任务要求 A: 能否把条目中从包含“spaces with keys: label, instance_id, mask_svg, mask_w, mask_h.”的那一行开始、到条目末尾结束的各行整理成一个 JSON 字符串列表，每行对应一个字符串，首尾两行都算在内，空行略去？
=====
PaddlePaddle / PaddleOCR

Awesome multilingual OCR toolkits based on PaddlePaddle (practical ultra lightweight OCR system, support 80+ languages recognition, provide data annotation and synthesis tools, support training and deployment among server, mobile, embedded and IoT devices)
Apache License 2.0
41.14k stars 7.54k forks source link

如果识别的图片 大小差的有点多。小的 693*365 中等的1565 *951 大的4028*3120 这样,在预测的时候det_limit_side_len和det_limit_type 怎么设置呢 #11760

Closed rexzhengzhihong closed 4 months ago

rexzhengzhihong commented 4 months ago

请提供下述完整信息以便快速定位问题/Please provide the following information to quickly locate the problem

如果识别的图片 大小差的有点多。小的 693365 中等的1565 951 大的4028*3120 这样,在预测的时候det_limit_side_len和det_limit_type 怎么设置呢

det_limit_side_len=736.0,det_limit_type='min' 设置这样小的图片预测没问题。但是大的图片准确率比较低。改成det_limit_side_len=960.0, det_limit_type='max',反过来小的图片准确率有点低

请尽量不要包含图片在问题中/Please try to not include the image in the issue.

GreatV commented 4 months ago

一般 960 max 就可以了

rexzhengzhihong commented 4 months ago

960 max 的话我大部分的图片都是五六百的,识别率有点低

GreatV commented 4 months ago

https://github.com/PaddlePaddle/PaddleOCR/blob/dygraph/doc/doc_ch/inference_args.md

GreatV commented 4 months ago

960 max 是超过960才会缩放的,低于960应该没问题的。

rexzhengzhihong commented 4 months ago

那可能我训练的参数有问题?
=====
任务要求 B: 这个讨论帖的标题里按小、中、大列出了哪些图片尺寸？

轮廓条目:
=====
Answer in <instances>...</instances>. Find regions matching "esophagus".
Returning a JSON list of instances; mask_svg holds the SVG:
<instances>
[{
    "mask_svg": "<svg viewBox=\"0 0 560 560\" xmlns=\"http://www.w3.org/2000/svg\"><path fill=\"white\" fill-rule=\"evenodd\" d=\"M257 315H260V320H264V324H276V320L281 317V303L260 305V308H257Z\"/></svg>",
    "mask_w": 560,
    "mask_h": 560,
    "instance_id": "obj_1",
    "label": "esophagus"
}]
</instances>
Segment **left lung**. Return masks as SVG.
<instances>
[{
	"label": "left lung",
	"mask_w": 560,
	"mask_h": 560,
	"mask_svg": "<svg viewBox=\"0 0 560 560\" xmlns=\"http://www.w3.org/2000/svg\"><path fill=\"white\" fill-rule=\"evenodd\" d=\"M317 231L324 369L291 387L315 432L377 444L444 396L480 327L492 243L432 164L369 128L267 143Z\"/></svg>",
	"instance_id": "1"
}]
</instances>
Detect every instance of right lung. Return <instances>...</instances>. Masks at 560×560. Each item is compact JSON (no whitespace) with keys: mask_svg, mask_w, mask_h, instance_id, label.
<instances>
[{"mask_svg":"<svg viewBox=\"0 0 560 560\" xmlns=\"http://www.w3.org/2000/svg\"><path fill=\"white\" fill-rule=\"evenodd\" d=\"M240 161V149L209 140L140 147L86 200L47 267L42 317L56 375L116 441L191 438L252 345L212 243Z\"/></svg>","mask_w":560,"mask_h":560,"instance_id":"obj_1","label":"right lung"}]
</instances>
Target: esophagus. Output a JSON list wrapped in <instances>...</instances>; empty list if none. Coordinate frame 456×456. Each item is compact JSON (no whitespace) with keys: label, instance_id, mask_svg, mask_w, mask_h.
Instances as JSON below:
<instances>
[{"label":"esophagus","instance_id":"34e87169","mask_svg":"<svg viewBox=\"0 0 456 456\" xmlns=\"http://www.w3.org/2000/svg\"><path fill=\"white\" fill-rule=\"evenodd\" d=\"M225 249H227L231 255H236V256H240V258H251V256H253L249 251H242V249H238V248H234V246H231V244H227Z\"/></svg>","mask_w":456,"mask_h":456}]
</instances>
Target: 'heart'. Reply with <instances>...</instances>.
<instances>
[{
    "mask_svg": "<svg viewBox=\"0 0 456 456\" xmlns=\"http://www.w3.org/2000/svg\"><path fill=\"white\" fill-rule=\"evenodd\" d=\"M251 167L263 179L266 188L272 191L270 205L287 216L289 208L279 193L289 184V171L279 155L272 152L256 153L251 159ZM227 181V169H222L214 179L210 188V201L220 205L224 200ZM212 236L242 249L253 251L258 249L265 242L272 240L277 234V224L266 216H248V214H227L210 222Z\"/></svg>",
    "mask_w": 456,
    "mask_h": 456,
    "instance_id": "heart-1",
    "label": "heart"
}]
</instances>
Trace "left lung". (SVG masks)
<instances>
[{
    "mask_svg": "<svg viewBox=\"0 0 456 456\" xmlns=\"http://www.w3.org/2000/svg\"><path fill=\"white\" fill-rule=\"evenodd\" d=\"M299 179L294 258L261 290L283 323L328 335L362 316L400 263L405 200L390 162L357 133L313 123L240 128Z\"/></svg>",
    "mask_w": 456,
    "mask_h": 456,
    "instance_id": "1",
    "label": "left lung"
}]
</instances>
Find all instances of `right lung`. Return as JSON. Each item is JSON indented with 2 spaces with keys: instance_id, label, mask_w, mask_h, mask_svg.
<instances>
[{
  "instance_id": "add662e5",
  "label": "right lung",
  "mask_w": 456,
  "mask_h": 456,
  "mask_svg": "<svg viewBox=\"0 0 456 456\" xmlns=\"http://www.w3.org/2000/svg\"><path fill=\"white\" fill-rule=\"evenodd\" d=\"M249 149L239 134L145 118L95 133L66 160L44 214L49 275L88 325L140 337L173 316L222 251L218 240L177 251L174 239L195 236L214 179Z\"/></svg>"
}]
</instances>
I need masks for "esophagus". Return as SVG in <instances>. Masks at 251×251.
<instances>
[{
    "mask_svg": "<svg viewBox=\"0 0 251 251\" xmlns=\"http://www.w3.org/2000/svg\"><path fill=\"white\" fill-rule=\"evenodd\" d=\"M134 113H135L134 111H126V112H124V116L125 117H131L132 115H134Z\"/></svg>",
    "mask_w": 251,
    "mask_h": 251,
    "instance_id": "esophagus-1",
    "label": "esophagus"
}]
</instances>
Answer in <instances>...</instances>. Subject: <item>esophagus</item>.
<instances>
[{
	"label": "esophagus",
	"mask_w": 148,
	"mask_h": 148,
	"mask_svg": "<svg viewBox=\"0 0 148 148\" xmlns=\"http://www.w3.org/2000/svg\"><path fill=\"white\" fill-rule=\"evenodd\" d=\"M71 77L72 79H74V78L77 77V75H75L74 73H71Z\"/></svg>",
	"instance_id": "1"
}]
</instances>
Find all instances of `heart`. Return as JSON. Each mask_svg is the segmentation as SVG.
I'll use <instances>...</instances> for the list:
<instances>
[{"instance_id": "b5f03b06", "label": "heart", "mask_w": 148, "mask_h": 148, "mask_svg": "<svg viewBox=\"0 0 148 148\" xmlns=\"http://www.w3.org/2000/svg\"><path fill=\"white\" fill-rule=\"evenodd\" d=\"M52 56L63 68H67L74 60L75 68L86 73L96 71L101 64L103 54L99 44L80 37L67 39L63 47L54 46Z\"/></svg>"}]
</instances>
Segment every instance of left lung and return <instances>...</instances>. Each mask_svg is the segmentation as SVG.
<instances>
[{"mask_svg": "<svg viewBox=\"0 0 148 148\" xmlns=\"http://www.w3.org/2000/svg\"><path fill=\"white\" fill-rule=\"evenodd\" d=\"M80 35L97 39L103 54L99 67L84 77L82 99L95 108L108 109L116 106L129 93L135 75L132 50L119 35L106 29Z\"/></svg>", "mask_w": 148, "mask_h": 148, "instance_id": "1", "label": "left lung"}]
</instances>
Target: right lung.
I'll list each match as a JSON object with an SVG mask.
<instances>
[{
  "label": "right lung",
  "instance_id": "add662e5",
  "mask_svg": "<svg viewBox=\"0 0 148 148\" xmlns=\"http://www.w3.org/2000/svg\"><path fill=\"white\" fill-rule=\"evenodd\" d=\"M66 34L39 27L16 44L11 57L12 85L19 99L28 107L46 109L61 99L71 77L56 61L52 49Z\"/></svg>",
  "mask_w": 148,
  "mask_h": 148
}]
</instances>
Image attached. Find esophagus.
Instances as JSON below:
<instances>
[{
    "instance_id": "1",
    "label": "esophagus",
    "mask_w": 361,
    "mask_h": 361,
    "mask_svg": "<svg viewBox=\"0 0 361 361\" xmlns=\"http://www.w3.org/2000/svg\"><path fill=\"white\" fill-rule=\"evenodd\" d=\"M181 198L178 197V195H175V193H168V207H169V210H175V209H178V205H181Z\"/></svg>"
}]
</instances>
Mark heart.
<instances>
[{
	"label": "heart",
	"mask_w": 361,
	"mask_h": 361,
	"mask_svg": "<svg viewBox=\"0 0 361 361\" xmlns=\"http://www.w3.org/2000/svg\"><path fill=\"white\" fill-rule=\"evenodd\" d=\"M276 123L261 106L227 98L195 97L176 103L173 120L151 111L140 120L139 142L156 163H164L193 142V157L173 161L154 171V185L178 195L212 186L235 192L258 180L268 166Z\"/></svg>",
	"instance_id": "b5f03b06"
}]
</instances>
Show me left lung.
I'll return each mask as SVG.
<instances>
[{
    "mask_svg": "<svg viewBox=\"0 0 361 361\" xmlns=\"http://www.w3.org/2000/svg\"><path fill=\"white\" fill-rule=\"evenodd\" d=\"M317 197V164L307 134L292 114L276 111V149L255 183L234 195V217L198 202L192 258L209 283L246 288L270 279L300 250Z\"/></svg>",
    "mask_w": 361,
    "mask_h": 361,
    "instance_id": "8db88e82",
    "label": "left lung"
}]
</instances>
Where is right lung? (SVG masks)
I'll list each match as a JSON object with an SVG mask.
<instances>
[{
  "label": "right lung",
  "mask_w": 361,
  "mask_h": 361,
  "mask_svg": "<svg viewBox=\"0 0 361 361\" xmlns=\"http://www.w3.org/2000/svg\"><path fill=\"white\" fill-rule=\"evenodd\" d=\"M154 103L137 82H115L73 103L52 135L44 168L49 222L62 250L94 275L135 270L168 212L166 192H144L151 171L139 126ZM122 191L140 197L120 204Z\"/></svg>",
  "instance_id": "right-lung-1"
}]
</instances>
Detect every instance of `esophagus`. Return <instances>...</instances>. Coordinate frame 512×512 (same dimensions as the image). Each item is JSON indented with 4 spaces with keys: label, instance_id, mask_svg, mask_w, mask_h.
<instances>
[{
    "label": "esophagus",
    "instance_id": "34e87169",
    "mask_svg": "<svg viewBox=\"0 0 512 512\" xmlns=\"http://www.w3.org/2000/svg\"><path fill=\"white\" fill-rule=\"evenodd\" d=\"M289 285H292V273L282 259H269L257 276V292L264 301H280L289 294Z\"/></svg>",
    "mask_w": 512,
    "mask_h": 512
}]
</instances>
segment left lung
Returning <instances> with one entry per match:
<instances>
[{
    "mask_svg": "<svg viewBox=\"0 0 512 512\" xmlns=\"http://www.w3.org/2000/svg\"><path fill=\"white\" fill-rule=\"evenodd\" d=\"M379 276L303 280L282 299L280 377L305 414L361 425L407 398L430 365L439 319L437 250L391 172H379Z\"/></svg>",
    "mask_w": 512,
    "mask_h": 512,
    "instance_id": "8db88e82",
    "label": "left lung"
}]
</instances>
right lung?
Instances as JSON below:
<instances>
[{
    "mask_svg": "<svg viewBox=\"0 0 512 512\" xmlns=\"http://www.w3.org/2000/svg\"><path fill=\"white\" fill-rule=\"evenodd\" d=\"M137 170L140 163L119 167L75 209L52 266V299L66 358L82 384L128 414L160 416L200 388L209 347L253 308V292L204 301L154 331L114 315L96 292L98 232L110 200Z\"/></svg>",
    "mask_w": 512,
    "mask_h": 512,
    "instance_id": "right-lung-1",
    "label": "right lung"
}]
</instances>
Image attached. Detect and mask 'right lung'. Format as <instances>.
=====
回答 A:
[
  "Detect every instance of `esophagus`. Return <instances>...</instances>. Coordinate frame 512×512 (same dimensions as the image). Each item is JSON indented with 4 spaces with keys: label, instance_id, mask_svg, mask_w, mask_h.",
  "<instances>",
  "[{",
  "    \"label\": \"esophagus\",",
  "    \"instance_id\": \"34e87169\",",
  "    \"mask_svg\": \"<svg viewBox=\\\"0 0 512 512\\\" xmlns=\\\"http://www.w3.org/2000/svg\\\"><path fill=\\\"white\\\" fill-rule=\\\"evenodd\\\" d=\\\"M289 285H292V273L282 259H269L257 276V292L264 301H280L289 294Z\\\"/></svg>\",",
  "    \"mask_w\": 512,",
  "    \"mask_h\": 512",
  "}]",
  "</instances>",
  "segment left lung",
  "Returning <instances> with one entry per match:",
  "<instances>",
  "[{",
  "    \"mask_svg\": \"<svg viewBox=\\\"0 0 512 512\\\" xmlns=\\\"http://www.w3.org/2000/svg\\\"><path fill=\\\"white\\\" fill-rule=\\\"evenodd\\\" d=\\\"M379 276L303 280L282 299L280 377L305 414L361 425L407 398L430 365L439 319L437 250L391 172H379Z\\\"/></svg>\",",
  "    \"mask_w\": 512,",
  "    \"mask_h\": 512,",
  "    \"instance_id\": \"8db88e82\",",
  "    \"label\": \"left lung\"",
  "}]",
  "</instances>",
  "right lung?",
  "Instances as JSON below:",
  "<instances>",
  "[{",
  "    \"mask_svg\": \"<svg viewBox=\\\"0 0 512 512\\\" xmlns=\\\"http://www.w3.org/2000/svg\\\"><path fill=\\\"white\\\" fill-rule=\\\"evenodd\\\" d=\\\"M137 170L140 163L119 167L75 209L52 266V299L66 358L82 384L128 414L160 416L200 388L209 347L253 308V292L204 301L154 331L114 315L96 292L98 232L110 200Z\\\"/></svg>\",",
  "    \"mask_w\": 512,",
  "    \"mask_h\": 512,",
  "    \"instance_id\": \"right-lung-1\",",
  "    \"label\": \"right lung\"",
  "}]",
  "</instances>",
  "Image attached. Detect and mask 'right lung'. Format as <instances>."
]

回答 B:
小的：693*365
中等的：1565*951
大的：4028*3120